OSF has invited artists from a wide range of disciplines to create a short piece of digital art in response to themes drawn from the acronym of C.O.V.I.D.: Community, Offering, Vitality, Identity, Determination. These digital art commissions will start to bear fruit through 2021 on O! Artists commissioned for “19” include Christina Anderson; Scenic G/Gabriel Barrera; Kit Yan and Melissa Yi; Erika Chong Shuch, Rowena Richie, and Ryan Tacata.

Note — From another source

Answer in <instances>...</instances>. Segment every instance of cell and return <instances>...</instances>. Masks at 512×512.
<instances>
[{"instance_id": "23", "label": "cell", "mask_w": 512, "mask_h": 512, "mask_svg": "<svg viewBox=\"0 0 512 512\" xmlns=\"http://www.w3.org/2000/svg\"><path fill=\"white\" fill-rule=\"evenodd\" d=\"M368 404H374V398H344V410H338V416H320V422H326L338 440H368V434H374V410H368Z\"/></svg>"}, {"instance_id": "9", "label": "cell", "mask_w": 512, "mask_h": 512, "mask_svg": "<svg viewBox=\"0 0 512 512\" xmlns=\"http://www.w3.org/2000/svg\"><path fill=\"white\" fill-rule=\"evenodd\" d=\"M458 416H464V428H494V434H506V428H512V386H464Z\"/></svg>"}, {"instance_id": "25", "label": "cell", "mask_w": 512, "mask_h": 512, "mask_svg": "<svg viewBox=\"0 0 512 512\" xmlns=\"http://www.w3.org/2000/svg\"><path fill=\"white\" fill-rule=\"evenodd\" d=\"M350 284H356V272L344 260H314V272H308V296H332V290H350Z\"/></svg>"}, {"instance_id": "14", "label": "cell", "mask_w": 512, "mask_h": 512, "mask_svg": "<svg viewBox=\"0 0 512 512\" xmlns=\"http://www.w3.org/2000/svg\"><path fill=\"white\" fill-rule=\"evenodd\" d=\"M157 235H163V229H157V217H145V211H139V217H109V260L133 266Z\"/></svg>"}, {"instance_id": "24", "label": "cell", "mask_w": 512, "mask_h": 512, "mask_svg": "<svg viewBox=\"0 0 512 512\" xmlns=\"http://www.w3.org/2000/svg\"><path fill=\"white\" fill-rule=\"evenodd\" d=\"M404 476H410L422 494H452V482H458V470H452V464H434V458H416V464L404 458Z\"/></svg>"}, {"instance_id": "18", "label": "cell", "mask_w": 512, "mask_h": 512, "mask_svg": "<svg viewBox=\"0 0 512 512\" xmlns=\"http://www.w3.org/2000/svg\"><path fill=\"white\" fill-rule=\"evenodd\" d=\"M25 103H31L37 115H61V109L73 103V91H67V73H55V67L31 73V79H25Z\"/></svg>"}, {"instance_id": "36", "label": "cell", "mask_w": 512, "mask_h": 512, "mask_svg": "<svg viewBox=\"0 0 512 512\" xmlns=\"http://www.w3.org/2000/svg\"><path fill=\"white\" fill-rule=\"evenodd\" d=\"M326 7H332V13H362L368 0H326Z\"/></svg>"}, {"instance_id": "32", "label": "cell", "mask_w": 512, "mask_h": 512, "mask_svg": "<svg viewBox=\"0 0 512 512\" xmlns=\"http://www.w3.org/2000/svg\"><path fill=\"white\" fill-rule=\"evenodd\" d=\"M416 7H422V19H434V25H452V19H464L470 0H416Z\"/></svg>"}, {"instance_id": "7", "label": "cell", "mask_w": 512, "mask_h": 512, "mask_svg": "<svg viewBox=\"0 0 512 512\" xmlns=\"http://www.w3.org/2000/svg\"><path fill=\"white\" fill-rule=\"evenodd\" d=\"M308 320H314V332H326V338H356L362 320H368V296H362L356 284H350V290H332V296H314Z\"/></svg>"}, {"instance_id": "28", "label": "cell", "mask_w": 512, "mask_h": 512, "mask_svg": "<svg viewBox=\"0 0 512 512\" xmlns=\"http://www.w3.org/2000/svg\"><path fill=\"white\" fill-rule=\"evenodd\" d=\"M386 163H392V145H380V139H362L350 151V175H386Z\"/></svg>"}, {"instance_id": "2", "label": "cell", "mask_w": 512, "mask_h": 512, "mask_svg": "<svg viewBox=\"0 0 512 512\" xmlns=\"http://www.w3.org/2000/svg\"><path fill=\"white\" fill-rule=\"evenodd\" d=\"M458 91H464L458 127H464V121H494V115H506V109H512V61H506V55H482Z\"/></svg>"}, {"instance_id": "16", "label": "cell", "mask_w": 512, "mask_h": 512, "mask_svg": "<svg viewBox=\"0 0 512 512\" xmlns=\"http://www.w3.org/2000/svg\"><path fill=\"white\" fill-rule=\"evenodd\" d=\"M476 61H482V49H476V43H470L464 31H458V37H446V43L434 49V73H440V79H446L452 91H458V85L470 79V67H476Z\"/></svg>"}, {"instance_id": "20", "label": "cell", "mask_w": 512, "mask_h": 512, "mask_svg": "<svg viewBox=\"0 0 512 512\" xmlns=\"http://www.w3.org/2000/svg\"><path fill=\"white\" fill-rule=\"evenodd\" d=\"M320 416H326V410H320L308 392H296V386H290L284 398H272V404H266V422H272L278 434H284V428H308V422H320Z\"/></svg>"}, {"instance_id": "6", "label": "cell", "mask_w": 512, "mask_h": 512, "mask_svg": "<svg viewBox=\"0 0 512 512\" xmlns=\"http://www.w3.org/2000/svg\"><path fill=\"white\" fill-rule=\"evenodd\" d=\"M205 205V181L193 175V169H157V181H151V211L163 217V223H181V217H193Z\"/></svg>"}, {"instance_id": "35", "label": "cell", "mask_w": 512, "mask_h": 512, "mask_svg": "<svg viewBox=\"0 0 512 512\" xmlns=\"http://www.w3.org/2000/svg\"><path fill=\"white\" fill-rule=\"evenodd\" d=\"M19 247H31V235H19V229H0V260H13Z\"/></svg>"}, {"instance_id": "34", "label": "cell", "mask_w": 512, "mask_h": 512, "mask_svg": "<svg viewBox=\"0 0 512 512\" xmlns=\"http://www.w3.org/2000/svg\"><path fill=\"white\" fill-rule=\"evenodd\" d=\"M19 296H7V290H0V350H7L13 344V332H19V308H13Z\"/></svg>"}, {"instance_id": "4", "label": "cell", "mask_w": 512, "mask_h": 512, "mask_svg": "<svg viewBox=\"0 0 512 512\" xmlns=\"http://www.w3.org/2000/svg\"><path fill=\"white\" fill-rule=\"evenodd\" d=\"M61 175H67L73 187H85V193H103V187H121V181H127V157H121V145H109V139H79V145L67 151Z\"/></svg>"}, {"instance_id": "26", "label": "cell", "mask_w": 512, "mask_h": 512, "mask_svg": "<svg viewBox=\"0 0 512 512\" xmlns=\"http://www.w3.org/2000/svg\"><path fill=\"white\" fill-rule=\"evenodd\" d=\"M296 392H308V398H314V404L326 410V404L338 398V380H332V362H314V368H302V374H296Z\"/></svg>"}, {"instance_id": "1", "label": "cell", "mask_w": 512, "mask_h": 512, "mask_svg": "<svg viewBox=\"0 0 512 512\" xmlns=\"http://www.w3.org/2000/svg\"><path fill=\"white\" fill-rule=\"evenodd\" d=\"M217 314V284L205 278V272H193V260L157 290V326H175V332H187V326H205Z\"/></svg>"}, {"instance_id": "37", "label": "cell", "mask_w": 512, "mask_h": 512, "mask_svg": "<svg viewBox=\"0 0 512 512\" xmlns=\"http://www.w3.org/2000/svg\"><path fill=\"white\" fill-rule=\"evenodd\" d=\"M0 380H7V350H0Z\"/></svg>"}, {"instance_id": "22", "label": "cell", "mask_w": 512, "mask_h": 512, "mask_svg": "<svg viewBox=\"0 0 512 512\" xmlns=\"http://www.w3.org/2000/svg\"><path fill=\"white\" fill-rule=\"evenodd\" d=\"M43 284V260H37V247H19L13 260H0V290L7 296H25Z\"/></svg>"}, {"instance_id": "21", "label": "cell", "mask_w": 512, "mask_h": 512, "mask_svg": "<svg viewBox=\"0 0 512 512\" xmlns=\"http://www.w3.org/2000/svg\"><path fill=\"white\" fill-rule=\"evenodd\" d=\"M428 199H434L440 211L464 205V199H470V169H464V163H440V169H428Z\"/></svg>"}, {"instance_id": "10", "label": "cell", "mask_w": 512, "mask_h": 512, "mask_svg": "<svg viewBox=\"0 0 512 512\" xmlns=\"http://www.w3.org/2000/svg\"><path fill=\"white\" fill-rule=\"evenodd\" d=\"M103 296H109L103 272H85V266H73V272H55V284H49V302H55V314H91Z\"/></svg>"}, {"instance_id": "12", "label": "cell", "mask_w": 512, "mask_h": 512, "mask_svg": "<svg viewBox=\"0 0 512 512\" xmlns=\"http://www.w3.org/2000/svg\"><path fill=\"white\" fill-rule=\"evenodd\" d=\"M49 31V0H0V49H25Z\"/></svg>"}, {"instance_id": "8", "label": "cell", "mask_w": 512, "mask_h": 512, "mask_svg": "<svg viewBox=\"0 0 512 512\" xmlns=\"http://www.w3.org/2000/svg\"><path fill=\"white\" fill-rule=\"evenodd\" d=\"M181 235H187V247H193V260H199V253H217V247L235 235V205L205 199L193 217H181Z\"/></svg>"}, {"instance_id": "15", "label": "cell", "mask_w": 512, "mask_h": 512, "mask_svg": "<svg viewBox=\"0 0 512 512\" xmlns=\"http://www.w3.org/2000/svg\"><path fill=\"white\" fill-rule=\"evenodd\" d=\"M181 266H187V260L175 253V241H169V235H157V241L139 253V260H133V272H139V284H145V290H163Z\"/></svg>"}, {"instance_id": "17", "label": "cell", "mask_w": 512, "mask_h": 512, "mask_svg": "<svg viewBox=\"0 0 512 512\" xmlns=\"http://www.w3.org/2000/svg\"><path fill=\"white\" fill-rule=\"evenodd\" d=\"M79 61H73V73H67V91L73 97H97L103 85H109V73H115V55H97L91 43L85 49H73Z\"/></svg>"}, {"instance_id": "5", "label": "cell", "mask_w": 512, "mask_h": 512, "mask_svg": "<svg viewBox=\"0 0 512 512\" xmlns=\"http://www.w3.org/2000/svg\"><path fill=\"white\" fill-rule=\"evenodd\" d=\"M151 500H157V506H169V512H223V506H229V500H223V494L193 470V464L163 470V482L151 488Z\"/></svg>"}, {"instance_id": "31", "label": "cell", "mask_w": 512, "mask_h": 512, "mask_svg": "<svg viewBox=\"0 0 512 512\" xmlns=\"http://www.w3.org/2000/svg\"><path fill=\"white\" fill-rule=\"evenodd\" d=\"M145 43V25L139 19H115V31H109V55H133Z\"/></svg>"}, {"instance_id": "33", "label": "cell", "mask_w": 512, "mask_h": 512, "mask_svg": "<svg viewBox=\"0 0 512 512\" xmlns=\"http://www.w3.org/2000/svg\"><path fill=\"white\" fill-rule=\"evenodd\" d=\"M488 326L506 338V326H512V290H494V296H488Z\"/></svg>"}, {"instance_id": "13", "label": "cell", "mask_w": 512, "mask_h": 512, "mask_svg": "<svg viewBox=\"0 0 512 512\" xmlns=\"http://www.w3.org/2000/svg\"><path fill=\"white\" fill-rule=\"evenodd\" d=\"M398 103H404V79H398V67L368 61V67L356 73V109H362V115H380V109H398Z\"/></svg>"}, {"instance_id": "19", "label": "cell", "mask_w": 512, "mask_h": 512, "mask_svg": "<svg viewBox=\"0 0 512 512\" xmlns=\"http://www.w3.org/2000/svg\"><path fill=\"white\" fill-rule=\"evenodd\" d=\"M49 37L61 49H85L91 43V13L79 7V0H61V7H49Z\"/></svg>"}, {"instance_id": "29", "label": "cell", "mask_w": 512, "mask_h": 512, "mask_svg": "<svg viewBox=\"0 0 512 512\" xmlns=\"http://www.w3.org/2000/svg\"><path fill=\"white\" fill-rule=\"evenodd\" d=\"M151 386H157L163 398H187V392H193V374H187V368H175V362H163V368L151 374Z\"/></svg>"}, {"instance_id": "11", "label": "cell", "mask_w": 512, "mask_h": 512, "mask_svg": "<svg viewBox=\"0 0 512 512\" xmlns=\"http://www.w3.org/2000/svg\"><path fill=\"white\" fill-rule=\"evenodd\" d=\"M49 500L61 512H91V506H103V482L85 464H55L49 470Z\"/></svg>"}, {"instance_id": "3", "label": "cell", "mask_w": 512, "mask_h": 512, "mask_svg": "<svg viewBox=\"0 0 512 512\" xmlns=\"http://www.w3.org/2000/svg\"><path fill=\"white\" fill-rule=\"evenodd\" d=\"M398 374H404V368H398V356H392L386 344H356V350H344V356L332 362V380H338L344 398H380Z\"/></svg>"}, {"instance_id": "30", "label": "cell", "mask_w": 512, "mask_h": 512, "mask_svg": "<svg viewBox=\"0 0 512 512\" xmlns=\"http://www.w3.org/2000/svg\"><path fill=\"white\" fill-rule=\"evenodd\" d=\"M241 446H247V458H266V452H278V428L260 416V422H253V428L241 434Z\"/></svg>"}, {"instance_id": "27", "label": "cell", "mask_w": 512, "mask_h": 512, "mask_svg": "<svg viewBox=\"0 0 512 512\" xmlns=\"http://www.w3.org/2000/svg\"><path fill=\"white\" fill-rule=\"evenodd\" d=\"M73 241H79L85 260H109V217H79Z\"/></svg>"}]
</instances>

The Visual Sovereignty Project  

Curated by Chava Florendo

Recognizing that Indigenous people have a story to tell, “for us, by us, now us,” this new digital series asks Indigenous artists to visually express their sovereignty—tribal and personal. The Visual Sovereignty Project will capture a small cross-section of the diversity of Indigenous people in the way they choose to share their gifts with the world.